Pictured above: Rick Wiebe giving keynote talk. Article published in The Lacombe Globe May 31, 2018 by reporter Ashli Barrett
A Better World Canada recognized its volunteers and supporters as part of their 28th annual Humanitarian Day Celebration on Saturday.
About 100 people turned out to the relatively low-key affair, and while the goal was to appreciate the work of local humanitarians, in the selfless fashion typical of such people, they placed the focus on the projects and initiatives they’ve worked on over the past year.
That was exactly what keynote speaker and ABW Project Manager Rick Wiebe did when he took the stage at the Lacombe Memorial Centre, attempting to inspire the already inspired and motivated group of humanitarians and ABW supporters, with a story of his first ABW trip.
Putting off making his trip overseas due to family obligations, he finally found the time in 2011 and spent three weeks traveling the country with ABW co-founder Eric Rajah.
“This is going to sound corny, but I was deeply, deeply moved by what I saw. It literally changed my life,” he said. “I saw what was happening with ABW and what we were doing and on the plane ride home I said I need to get involved.”
Ever since, he’s been a project manager, working to provide needs for those living in less fortunate areas of the world.
The challenge, he says, is truly finding out what each individual community’s needs are, rather than just supplying them with everything they say yes to.
“A critical part of what A Better World does is figuring out what this community, in fact, needs,” he said.

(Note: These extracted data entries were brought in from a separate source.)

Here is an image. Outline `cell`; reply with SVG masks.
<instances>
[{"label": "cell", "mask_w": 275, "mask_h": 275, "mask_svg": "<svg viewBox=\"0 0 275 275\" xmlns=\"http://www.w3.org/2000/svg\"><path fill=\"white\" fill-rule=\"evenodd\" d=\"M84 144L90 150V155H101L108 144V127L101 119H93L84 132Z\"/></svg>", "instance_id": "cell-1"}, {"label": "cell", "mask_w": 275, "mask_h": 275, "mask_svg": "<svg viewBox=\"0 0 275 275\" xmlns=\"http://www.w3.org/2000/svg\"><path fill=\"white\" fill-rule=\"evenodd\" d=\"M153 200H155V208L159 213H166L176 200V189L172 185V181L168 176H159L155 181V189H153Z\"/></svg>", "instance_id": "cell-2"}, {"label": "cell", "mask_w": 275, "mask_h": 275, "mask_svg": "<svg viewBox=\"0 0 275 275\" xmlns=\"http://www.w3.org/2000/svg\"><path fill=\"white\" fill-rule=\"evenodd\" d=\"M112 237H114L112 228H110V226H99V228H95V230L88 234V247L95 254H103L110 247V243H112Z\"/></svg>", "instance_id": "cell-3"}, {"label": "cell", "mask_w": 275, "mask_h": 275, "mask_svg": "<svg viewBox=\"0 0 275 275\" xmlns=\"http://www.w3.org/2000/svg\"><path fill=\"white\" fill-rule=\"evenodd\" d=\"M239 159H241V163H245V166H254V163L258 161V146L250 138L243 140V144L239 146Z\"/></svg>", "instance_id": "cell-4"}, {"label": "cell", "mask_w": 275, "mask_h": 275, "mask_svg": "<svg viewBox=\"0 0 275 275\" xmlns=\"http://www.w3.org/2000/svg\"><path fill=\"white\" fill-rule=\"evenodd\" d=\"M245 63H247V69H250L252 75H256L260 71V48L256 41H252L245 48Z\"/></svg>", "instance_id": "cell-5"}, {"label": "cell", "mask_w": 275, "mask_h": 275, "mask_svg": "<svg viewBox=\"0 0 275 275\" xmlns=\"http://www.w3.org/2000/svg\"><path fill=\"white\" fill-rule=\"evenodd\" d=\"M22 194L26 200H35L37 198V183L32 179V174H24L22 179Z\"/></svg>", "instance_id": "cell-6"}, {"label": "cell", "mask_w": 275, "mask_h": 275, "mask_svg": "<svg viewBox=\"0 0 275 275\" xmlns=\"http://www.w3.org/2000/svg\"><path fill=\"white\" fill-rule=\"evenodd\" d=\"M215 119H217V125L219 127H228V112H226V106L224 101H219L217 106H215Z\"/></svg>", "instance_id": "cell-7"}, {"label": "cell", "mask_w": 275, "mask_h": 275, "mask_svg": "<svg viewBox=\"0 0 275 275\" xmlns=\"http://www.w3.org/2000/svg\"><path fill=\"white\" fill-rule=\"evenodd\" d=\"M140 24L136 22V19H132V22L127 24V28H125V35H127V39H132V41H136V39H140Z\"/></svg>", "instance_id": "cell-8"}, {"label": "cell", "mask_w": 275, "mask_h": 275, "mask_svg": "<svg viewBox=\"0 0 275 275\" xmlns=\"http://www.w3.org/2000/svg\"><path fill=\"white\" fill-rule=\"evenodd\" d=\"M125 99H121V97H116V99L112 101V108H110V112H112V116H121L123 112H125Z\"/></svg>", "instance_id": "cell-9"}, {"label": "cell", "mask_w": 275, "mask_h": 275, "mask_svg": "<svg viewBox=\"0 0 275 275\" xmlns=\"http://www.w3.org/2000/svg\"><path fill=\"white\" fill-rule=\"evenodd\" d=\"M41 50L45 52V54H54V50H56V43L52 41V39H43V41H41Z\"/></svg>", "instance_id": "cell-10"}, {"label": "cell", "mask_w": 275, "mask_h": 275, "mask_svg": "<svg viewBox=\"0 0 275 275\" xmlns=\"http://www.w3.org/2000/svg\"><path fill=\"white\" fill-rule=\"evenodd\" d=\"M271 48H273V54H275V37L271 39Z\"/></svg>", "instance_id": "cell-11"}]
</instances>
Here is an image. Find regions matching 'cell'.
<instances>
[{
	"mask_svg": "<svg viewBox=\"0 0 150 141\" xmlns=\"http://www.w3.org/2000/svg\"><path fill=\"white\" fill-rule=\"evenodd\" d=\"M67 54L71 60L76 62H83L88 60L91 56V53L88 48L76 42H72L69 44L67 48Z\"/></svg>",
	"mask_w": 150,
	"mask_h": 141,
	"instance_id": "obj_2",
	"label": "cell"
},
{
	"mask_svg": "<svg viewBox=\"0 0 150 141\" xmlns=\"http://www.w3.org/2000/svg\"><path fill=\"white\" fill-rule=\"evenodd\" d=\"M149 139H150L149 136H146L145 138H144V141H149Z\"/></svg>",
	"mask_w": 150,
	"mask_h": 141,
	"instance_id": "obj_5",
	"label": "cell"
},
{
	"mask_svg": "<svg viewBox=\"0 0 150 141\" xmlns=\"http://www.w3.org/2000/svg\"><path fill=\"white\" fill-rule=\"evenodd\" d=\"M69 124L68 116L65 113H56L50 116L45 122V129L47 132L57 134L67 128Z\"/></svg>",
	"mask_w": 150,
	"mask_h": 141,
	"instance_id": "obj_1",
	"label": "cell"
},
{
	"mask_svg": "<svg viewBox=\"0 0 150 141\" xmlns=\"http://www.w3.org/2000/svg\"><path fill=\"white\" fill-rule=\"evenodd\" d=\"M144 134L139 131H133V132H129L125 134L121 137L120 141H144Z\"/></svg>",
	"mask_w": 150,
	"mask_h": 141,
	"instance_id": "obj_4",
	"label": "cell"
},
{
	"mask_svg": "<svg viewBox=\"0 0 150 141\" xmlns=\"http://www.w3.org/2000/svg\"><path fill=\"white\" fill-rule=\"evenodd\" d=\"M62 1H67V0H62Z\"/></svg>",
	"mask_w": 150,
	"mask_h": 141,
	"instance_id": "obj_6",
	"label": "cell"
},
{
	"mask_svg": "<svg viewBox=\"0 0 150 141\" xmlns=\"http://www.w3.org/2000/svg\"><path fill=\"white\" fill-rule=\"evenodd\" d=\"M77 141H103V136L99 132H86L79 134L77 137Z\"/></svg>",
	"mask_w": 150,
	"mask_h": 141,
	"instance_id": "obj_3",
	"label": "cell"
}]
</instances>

He talked of an orphanage in Kenya that sits on about five acres of land. When he asked Serge, a man running the orphanage, why there was no garden, he learned they didn’t know how to garden, and so ABW taught them how to garden. A year later, they returned to the orphanage to check out how it was going. Before they even got out of the vehicle, Serge runs up to them.
“‘Oh my gosh, you guys have changed my life,’ he said and he hauls us into the back and there’s this amazing crop of maize,” Wiebe said. “They had grown so many beans they had 600,000 they were able to sell at the marketplace.
That, in itself, is an inspiration.”
And it’s just one of the many inspiring stories ABW has been part of.